Chandanpurkar, Famiglietti et al. (2025)
Sean Green Los Angeles Times
Chandanpurkar said satellite data showed that these and others would transfer to drier conditions on average and that they did not “live within their water volume.”
“The fact is that water has no valuation and long-term reserves are used for short-term profits,” he said.
He said he hopes the findings will prompt action to address the long-term overuse of water.
In the study, the researchers wrote: “Although slow climate change efforts may be splashing,” there is a desperate need to take steps to protect groundwater. They call on national and global efforts to manage groundwater and “reserve this valuable resource for future generations.”
In many fields Groundwater levels are fallingwell organized or how much limit can land owners draw, no fees. Typically, well owners don’t even need to install meters or report how much water is used.

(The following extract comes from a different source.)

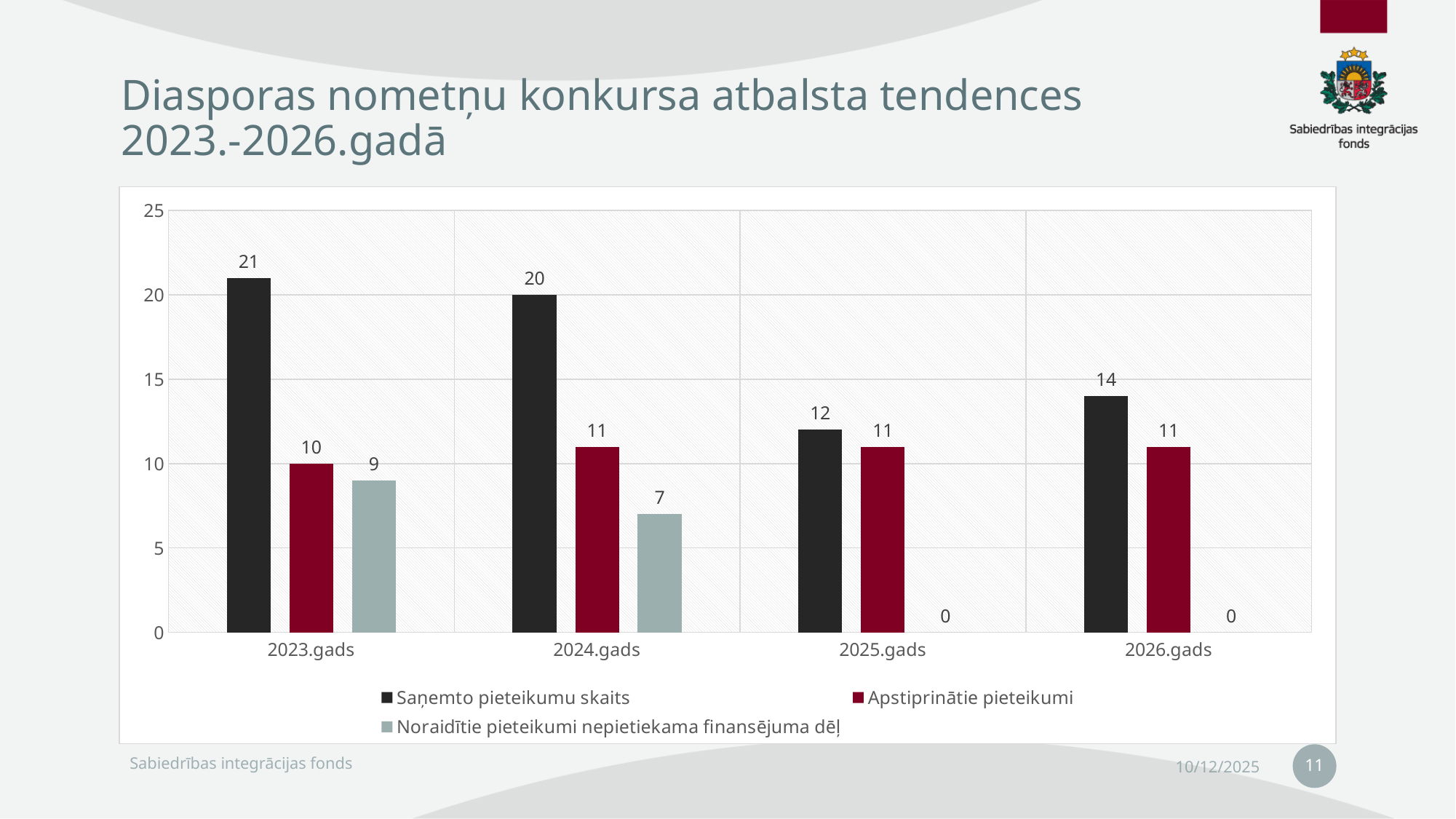
How many series does the legend list? 3 Is the value of Saņemto pieteikumu skaits for 2026.gads greater or less than 15? less How many years are shown on the x axis? 4 What is the value of Noraidītie pieteikumi nepietiekama finansējuma dēļ for 2024.gads? 7 Which year has the lowest value for Saņemto pieteikumu skaits? 2025.gads What is the difference between Saņemto pieteikumu skaits and Apstiprinātie pieteikumi in 2024.gads? 9 Which year has the highest value for Saņemto pieteikumu skaits? 2023.gads What is the value of Apstiprinātie pieteikumi for 2025.gads? 11 What kind of chart is shown on the slide? bar chart What is the value of Noraidītie pieteikumi nepietiekama finansējuma dēļ for 2026.gads? 0 What is the value of Saņemto pieteikumu skaits for 2023.gads? 21 Which is larger in 2023.gads: Apstiprinātie pieteikumi or Noraidītie pieteikumi nepietiekama finansējuma dēļ? Apstiprinātie pieteikumi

In California, farms, fruits and other crops that produce large amounts of nuts have aquifers so large that thousands of rural households have wells Dry For the past decade, the ground has been Sink up to 1 foot per yeardestroy canals, bridges and embankments.
The state adopted landmarks in 2014 Groundwater method This requires local institutions to curb widespread overtilt. However, their exhaustion problem will not be solved until 2040, and the water level has Continue to decline.
State officials and local agencies have begun investing in capturing more rainwater and Supplement the aquifer.
Arizona attempted to protect groundwater in urban areas through 1980 laws, but in much of the state there are still no restrictions on drilling holes or how much water can be pumped. Over the past decade, out-of-state companies and investors have drilled deep wells, Expanded large-scale agricultural action Grow hay and other crops in the desert.
Famiglietti, formerly a senior water scientist at NASA’s Jet Propulsion Laboratory, has studied extensively groundwater depletion around the world. He said he believes leaders in most countries are unaware of or prepare for a worsening crisis.
“One of all the disturbing discoveries we reveal in our research, one of the things that humans can really change quickly is the decision to better manage groundwater and protect it for future generations,” Famiglietti said. “Groundwater will become the most important natural resource in the world’s dry areas. We need to protect it carefully.”